In other words: “Don’t be churlish; there are plenty of other women who’ll want to bone an alien mandarin.” Junior has improved his translation software, or perhaps he just has more resources devoted to it now, but he’s still almost incomprehensible.
I can’t even tell you how much I love this. Like, it’s one thing to say that Klingons think in terms of honor and Ferengi think in terms of money, but it adds a fantastic layer of richness and believability to show the linguistic structure of an alien’s thoughts. In the above examples, the beezles (coral-roach-aliens) communicate by intricate movements of the insects in their swarms – so their language is all about spatial relationships.
And the thing is, you don’t even need to get deep into linguistics to use a translator for nifty dramatic potential. It works beautifully without ever having to conjugate a verb. In Medicine for the Dead, my main character, Elim, has been accused of murder, and is being taken to trial by two of the dead man’s relatives. He doesn’t understand their language, so they’ve brought a translator to interpret for him. During the journey, the party is robbed, and only escapes death when the translator, Hakai, says something to the robbers that persuades them to leave. Afterward, Hakai tells his bosses that what he said was:
Don’t be too hasty for revenge. This slave here shouldn’t be killed. These two will try to fool you, but he is really quite valuable, and they want to take him home to Atali’Krah to be sold. Take him and let us go on our way, so that they will have to go home to the children of Marhuk plagued by shame.

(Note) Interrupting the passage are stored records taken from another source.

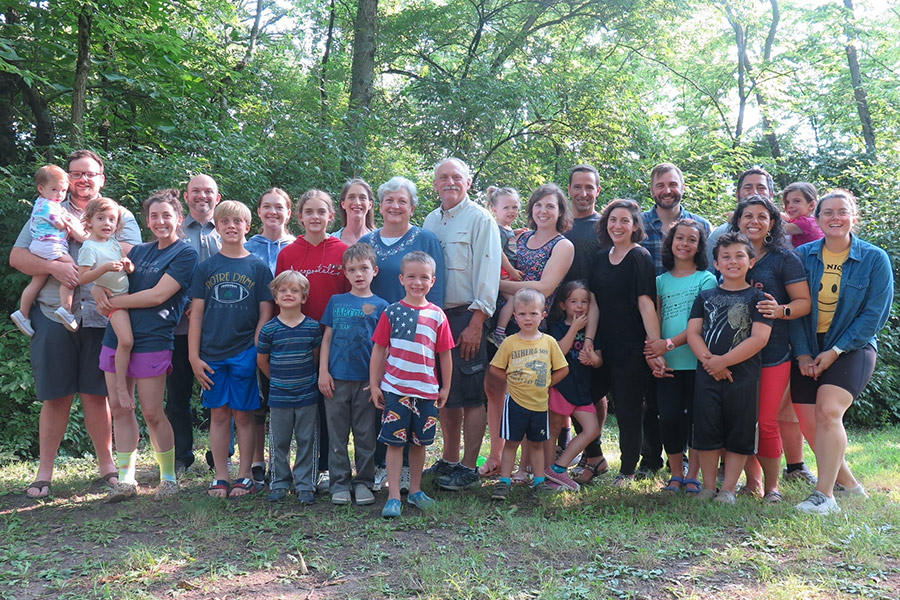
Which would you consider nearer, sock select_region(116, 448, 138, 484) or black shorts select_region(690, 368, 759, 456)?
black shorts select_region(690, 368, 759, 456)

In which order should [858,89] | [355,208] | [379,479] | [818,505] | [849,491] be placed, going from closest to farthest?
[818,505], [849,491], [379,479], [355,208], [858,89]

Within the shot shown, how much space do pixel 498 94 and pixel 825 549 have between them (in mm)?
8143

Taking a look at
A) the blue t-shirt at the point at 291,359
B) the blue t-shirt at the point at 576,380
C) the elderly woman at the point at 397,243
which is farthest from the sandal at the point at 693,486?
the blue t-shirt at the point at 291,359

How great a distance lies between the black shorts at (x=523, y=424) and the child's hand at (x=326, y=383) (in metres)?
1.21

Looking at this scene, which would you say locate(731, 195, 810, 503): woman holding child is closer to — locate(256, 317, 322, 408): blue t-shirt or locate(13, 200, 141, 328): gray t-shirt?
locate(256, 317, 322, 408): blue t-shirt

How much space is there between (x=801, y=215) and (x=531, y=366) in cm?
→ 261

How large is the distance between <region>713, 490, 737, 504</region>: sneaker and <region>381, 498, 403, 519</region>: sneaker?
2.07 m

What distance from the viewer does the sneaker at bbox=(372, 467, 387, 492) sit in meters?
4.72

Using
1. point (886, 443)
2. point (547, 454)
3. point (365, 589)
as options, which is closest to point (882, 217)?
point (886, 443)

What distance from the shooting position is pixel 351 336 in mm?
4348

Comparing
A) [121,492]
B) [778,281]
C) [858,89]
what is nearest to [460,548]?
[121,492]

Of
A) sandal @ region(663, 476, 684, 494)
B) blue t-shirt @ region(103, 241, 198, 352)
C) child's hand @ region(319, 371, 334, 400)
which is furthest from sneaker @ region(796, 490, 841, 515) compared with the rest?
blue t-shirt @ region(103, 241, 198, 352)

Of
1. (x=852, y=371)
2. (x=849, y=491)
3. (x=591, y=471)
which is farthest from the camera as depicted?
(x=591, y=471)

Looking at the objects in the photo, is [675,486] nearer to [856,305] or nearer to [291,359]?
[856,305]
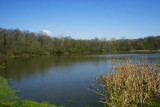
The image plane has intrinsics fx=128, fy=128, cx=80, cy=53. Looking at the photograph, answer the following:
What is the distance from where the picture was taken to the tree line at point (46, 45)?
58969 mm

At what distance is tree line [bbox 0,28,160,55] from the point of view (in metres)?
59.0

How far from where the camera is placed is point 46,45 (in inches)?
3216

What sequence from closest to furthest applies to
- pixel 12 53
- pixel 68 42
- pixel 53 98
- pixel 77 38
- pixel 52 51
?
pixel 53 98, pixel 12 53, pixel 52 51, pixel 68 42, pixel 77 38

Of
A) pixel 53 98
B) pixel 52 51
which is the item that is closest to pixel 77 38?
pixel 52 51

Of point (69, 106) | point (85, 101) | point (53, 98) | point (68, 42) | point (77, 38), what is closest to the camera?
point (69, 106)

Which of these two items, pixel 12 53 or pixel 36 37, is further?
pixel 36 37

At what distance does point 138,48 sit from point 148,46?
731 cm

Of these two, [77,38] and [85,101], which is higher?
[77,38]

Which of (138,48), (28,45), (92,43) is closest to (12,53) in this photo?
(28,45)

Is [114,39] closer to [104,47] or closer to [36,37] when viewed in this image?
[104,47]

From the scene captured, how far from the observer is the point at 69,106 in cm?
788

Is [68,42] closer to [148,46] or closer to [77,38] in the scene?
[77,38]

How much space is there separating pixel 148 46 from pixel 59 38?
6957 centimetres

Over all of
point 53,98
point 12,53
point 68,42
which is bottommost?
point 53,98
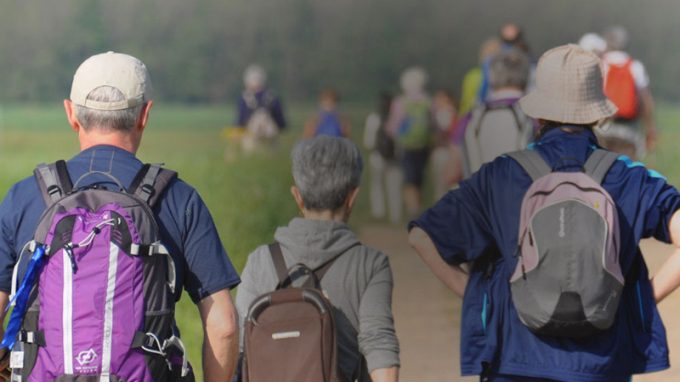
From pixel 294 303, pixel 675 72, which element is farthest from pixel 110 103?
pixel 675 72

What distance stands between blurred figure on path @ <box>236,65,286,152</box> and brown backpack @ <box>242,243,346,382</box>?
14.7 m

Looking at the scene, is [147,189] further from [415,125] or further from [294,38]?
[294,38]

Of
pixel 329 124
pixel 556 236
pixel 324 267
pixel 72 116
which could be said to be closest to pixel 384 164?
pixel 329 124

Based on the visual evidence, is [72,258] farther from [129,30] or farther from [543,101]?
[129,30]

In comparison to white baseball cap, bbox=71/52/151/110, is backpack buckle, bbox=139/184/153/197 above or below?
below

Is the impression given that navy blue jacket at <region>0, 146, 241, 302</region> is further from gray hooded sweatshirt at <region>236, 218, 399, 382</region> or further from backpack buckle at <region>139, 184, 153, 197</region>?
gray hooded sweatshirt at <region>236, 218, 399, 382</region>

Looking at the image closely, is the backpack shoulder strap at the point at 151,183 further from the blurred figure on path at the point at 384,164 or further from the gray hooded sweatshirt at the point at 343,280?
the blurred figure on path at the point at 384,164

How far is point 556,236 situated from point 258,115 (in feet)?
49.6

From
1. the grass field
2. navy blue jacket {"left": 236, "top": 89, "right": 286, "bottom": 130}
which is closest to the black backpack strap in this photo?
the grass field

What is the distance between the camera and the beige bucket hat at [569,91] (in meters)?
4.48

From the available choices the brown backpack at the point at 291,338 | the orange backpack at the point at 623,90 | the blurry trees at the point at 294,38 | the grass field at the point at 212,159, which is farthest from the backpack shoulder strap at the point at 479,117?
the blurry trees at the point at 294,38

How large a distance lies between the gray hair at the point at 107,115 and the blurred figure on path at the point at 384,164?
1287 centimetres

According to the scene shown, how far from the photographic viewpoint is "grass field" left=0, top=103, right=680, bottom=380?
11383 millimetres

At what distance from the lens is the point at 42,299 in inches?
137
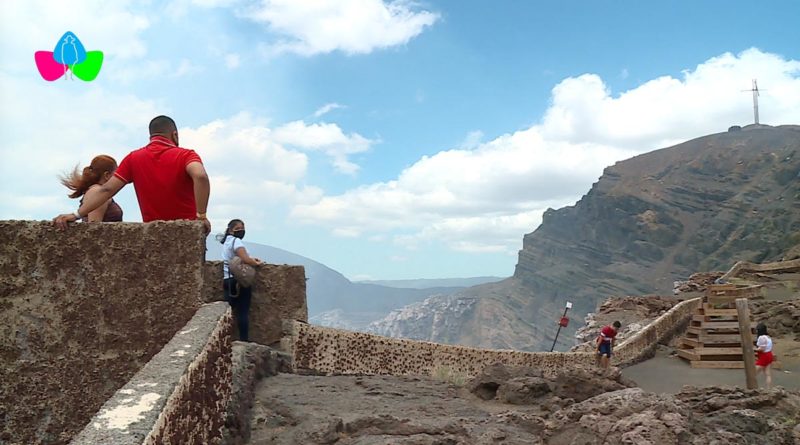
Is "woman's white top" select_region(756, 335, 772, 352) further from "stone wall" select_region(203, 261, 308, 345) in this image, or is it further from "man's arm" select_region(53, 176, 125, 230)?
"man's arm" select_region(53, 176, 125, 230)

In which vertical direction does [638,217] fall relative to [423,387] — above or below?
above

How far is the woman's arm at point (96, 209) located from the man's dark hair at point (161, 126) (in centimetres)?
46

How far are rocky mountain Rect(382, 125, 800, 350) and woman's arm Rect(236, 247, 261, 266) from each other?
67.5 metres

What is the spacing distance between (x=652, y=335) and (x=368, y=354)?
13292 millimetres

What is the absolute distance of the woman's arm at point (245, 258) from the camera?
4633mm

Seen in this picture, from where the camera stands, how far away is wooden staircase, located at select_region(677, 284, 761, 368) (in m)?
14.9

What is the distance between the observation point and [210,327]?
2.78 meters

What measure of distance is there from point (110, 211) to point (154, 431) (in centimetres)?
262

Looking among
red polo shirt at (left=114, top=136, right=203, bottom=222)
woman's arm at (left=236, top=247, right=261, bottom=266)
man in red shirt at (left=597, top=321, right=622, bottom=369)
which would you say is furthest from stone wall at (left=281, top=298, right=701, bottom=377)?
man in red shirt at (left=597, top=321, right=622, bottom=369)

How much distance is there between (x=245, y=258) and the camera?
4645 mm

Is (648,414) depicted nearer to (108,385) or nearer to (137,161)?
(108,385)

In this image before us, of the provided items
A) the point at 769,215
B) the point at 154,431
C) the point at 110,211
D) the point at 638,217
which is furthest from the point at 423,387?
the point at 638,217

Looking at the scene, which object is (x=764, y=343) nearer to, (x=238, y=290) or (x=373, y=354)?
(x=373, y=354)

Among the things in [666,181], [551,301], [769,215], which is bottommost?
[551,301]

But Elim has overheard the whole thing, and what Hakai actually said was:
Don’t be too hasty. I can get you better revenge. This slave has already killed one of their most valuable men, and these two have been fooled into taking him home to Atali’Krah. Sell our goods, but let us go on our way: we will take him to infect the children of Marhuk in their own home, and begin a new plague.
So now we have Elim, realizing that there are terrible plots afoot – but the only person he can tell is the same treacherous translator who’s apparently planning to use him as some kind of unwitting Typhoid Mary. Now what? Does he try to warn his captors, even though they’re taking him to his very-probable execution? Could he learn how to communicate with them, even if he wanted to, and would they believe him, even if he did?
There are plenty of other examples out there, but you get the point. A world where everyone speaks the same language sounds great on paper, but it leaves a ton of dramatic potential lying on the table – and it can carry unfortunate implications. “In my fantasyland, the only people who don’t speak my language are monsters.”
By contrast, stories that utilize linguistic differences, even in small, subtle degrees, offer worlds of enticing ways to make the strange seem stranger and the mysteries more mysterious. More importantly, they can serve to humanize the other, and us by proxy. If there’s any greater purpose for speculative fiction, I don’t know what it is. And if YOU know of other great stories featuring translators and translation, please recommend them in the comments!